• **Text passage**
— BEGIN —
Why I'd Rather Work For A Man Than A Woman - jigsawhacker
http://www.forbes.com/sites/susannahbreslin/2012/05/02/work-for-a-man/

======
run4yourlives
This "article" is garbage, which is sad because it hints at a much more
interesting discussion about women and men in the workplace.

I'm not in a position to give this a proper analysis either, but what the
hell, it's the internet after all.

I work in insurance, which is a female dominated field (at least until you
look at the top) and am married. My wife openly admits that she prefers male
bosses. Personally, I've had as many good female managers than I have male.
Here is what I have noticed though:

Women hate each other. With a passion. Even their "friends". I also think
women have a very under-developed (okay, let's concede "different") idea of
conflict, at least when compared to men, and I think it is evolutionary.

Men seem to me to be able to "team bond" almost instantly, perform a high
level of conflict engagement with very defined "rules" (whether on the sports
field, the boardroom or even combat itself). Within this arena, men are
ruthless assholes at the best of times, and downright immoral at the worst.
But almost always in support of the team - those that act otherwise are
ostracized. After the conflict though, men revert to a rest state where the
actions of the conflict are almost immediately discarded to a simply won/lost
equation. Strangely enough, women that either prefer or can adapt to this
environment seem to excel.
— END —
• **Work to do**
[1] Condense the paragraph of the forum thread that begins "I work in insurance" into a short list that keeps its main facts.
[2] Extend the forum thread on working for a man rather than a woman, picking up right after its final sentence.

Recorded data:
— BEGIN —
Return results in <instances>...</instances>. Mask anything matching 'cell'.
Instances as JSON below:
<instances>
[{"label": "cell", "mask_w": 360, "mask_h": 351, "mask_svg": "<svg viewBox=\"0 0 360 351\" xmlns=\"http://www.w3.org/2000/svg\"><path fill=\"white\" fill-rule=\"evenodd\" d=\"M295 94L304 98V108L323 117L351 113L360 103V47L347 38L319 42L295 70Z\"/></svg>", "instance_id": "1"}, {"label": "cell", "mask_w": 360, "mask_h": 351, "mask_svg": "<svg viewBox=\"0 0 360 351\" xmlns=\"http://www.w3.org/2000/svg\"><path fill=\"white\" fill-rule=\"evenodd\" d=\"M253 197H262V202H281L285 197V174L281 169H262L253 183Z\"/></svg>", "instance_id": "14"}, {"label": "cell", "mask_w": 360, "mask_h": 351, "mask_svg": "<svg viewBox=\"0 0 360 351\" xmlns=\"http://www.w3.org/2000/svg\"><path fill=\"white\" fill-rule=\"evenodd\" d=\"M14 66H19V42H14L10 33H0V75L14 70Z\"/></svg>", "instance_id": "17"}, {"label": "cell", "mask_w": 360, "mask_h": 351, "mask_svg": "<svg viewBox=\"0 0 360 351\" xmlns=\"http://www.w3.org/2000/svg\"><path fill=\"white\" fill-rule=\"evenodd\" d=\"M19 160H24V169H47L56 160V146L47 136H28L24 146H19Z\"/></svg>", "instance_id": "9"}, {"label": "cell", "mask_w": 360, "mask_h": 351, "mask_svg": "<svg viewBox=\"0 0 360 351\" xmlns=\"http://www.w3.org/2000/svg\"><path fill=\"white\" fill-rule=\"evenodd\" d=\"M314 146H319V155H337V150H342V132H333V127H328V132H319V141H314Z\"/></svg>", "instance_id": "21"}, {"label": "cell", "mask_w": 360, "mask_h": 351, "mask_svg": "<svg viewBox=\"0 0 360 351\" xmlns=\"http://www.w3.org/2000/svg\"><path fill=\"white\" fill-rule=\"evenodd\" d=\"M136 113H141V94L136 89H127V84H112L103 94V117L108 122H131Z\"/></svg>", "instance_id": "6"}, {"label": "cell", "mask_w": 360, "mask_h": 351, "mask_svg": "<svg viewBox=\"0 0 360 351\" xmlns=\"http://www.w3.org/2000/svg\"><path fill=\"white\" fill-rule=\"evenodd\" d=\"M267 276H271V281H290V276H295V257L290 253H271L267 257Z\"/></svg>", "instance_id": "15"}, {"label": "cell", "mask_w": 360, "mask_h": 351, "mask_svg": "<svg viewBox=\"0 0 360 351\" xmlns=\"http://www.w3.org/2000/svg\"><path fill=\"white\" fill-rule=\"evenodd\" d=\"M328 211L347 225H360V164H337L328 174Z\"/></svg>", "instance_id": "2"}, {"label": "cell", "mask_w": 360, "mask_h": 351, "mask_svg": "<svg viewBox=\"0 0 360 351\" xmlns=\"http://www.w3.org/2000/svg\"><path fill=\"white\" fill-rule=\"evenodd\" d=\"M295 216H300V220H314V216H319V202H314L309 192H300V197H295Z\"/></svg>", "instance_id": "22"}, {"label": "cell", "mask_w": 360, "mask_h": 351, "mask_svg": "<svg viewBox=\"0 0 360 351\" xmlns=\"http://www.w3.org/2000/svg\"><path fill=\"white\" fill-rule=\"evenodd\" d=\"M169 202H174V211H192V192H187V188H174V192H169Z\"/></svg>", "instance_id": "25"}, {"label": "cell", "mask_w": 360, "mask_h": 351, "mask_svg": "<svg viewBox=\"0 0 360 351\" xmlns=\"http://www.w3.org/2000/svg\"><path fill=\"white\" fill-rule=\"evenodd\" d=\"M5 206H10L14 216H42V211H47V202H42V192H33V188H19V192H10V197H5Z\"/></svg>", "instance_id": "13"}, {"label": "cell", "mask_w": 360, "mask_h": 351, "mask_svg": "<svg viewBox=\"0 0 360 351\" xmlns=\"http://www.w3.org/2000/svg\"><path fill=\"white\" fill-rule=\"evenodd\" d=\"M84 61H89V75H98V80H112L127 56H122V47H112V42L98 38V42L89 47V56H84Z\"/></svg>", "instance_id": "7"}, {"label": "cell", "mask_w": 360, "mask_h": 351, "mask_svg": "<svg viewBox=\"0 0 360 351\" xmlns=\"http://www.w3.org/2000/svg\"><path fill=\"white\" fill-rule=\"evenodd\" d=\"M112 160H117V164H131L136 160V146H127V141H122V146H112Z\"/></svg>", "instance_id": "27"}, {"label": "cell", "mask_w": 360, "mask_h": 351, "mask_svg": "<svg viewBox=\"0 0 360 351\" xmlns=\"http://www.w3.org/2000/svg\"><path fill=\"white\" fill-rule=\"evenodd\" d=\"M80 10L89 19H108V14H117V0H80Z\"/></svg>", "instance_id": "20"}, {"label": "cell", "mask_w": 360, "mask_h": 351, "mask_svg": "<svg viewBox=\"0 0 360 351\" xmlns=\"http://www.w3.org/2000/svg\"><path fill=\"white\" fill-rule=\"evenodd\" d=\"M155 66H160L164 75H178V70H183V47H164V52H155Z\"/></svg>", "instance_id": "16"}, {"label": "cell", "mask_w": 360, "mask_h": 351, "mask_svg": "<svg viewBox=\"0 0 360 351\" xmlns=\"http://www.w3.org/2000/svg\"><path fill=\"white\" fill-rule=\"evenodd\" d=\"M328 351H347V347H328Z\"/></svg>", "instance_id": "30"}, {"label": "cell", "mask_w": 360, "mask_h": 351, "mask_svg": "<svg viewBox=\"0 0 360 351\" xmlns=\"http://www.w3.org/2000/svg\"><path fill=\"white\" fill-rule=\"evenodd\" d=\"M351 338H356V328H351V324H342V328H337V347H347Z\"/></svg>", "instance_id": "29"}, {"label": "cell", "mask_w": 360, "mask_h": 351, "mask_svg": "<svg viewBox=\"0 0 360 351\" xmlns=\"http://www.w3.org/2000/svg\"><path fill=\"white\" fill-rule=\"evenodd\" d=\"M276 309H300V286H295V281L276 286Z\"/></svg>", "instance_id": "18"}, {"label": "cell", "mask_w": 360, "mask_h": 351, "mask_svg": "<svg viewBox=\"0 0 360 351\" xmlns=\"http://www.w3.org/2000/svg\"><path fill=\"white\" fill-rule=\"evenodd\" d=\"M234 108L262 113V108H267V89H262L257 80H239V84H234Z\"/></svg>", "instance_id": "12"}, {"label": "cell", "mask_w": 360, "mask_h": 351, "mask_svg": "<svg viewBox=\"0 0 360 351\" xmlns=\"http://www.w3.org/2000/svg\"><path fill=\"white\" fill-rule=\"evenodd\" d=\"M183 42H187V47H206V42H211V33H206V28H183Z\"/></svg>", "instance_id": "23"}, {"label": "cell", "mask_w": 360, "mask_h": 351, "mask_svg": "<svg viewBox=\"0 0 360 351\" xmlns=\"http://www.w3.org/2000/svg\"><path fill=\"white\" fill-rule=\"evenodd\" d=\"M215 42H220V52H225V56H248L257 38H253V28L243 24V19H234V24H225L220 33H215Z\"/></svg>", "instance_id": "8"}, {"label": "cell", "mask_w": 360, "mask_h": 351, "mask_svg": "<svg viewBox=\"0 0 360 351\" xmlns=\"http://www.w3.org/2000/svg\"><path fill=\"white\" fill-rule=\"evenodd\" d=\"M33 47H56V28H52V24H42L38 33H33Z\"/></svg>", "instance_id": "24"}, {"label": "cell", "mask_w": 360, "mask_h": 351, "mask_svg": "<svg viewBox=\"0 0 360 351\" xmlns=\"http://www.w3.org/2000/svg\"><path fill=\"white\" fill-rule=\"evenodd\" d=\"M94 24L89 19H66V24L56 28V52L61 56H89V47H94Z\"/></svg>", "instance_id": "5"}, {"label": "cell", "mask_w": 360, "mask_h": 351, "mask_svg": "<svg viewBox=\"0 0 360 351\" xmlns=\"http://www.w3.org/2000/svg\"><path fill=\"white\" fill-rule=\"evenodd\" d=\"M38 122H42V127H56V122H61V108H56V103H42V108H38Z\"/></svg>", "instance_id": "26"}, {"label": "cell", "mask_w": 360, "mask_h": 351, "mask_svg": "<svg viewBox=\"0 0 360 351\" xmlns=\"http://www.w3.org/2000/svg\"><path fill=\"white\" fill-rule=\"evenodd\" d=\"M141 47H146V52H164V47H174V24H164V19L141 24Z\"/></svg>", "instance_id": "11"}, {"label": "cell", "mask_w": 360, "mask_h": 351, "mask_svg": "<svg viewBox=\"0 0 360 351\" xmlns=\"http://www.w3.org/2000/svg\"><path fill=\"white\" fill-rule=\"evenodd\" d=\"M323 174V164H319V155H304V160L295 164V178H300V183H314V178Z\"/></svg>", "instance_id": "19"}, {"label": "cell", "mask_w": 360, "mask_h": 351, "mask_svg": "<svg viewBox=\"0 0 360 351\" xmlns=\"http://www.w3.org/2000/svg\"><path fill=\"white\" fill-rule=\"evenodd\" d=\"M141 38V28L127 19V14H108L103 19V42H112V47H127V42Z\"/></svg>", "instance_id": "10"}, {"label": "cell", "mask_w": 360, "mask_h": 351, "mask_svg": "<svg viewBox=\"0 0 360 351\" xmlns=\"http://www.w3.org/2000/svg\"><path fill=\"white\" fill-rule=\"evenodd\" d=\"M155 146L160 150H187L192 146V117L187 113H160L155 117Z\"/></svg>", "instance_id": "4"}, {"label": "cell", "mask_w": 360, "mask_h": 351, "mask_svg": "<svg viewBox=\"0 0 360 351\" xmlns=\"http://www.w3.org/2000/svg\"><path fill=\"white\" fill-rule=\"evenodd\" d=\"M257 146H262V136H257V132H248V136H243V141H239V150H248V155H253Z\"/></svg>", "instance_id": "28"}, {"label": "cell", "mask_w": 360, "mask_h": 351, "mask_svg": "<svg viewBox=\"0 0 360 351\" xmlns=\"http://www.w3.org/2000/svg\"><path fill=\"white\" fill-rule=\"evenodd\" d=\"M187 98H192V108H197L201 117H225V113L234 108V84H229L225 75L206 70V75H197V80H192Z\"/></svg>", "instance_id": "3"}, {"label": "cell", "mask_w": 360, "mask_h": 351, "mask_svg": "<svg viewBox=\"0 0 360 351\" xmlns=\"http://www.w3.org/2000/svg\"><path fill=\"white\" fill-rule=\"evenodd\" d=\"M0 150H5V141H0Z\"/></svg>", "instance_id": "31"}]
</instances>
— END —
• **Per-task answers**
[1]
- The writer works in insurance, a field dominated by women except at the top, and is married.
- The writer's wife openly admits she prefers male bosses.
- The writer has had as many good female managers as male ones.
- The writer then moves on to some personal observations.

[2]
Women though in almost every case seem to approach this situation in the exact
opposite fashion: team bonding takes forever, and can be shattered by
something as simple as a perceived slight at first introduction, women limit
their actions within the arena, and the events that occur during the conflict
are remembered almost forever. I've seen 10 year friendships end over
something as simple as not properly crediting someone enough during a
boardroom presentation.

I think it all goes back to the caveman days - men needed to find allies fast
to tackle that mammoth, or "enemy of my enemy is my friend" when the threat
was more human. Women needed to be much more guarded - everyone who wasn't a
long term immediate family member was a threat to the tribe, and even then you
advance by being with the alpha male, so getting him is the main objective,
your sister be damned.

But this is just my 5 cents. It's really nothing more than an opinion on the
internet. So don't read into it too much.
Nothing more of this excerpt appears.